I spent some time in-between vacationing to look at the relative sizes of sails and keels on sailboats (yes, sailboats). I find that a boat sailing cross-wind sails fastest when the ram-pressure force prefactor (effective area times density) of the sail and the keel are comparable. That is, you want the effective area of the sail to be something like 800 times larger than the effective area of the keel! Strange, but maybe not false for the fastest competition sailboats?

## 2021-07-07

### nothing really

Just some writing in my physics-of-sailing project, and getting ready for a short vacation (gasp!).

## 2021-07-06

### PCA and convex optimization

Soledad Villar (JHU) and I talked about bi-linear problems today, in the context of instrument calibration and computer vision. We looked at the kinds of optimizations that are involved in these problems. She showed me that, if you think of PCA as delivering a projection operator (that is, not the specific eigenvectors and amplitudes, but just the projection operator you would construct from those eigenvectors), that projection operator can be derived from a convex optimization in which the objective is purely mean squared error. That was news to me!

## 2021-07-05

### physics-of-sailing literature

I sucked it up and read a bunch of the physics-of-sailing literature today (and on the weekend). Some of the books very correctly attribute the forces on sails and wings to momentum transport. Some of the books very incorrectly attribute them to differences of pressure calculable from Bernoulli effect alone. But in reading it all, I did come to the conclusion that no-one is working in precisely the space we want to work, so I do think there is a (correctly scoped) paper to write. Of course even if there weren't, I couldn't stop myself!

## 2021-07-02

### statistics translation project?

I had a wide-ranging conversation today with former NYU undergraduate Hilary Gao. One thing we discussed is the idea that physicists (and biologists, chemists, and so on) know a lot about statistics and evidence, and yet often find it hard to understand social-science research (like the epidemiology around Coronavirus and the data around race and policing, for two contemporary examples). This is (in my opinion) partly because the social-science literature involves aspects of causal inference that are fundamental, but don't appear in the same form in the natural sciences. We discussed what it would take to usefully write about or intervene into this quasi-translation project.

## 2021-07-01

### the geometry of gaps in point clouds

Gaby Contardo (Flatiron) and I had our weekly today on our geometric data-analysis methods for finding and characterizing gaps or valleys in point clouds.
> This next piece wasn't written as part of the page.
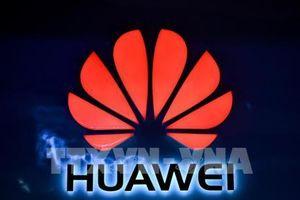 Mỹ có thể nới lỏng lệnh cấm Huawei nếu đàm phán thương mại có tiến triển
We are starting at 2D data, which is the simplest case, and it is interesting and we have nice results. But scaling up to more dimensions is hard. For one, there is the curse of dimensionality, such that anything that relies on, or approximates, density estimation gets hard fast. And for another, the kinds of geometric structures or options for gaps blows up combinatorically (or faster than linearly anyway) with the number of dimensions. Do we have to enumerate the possibilities and track them all? Or are there more clever things? We don't yet have answers, even for 3D, let alone 6D!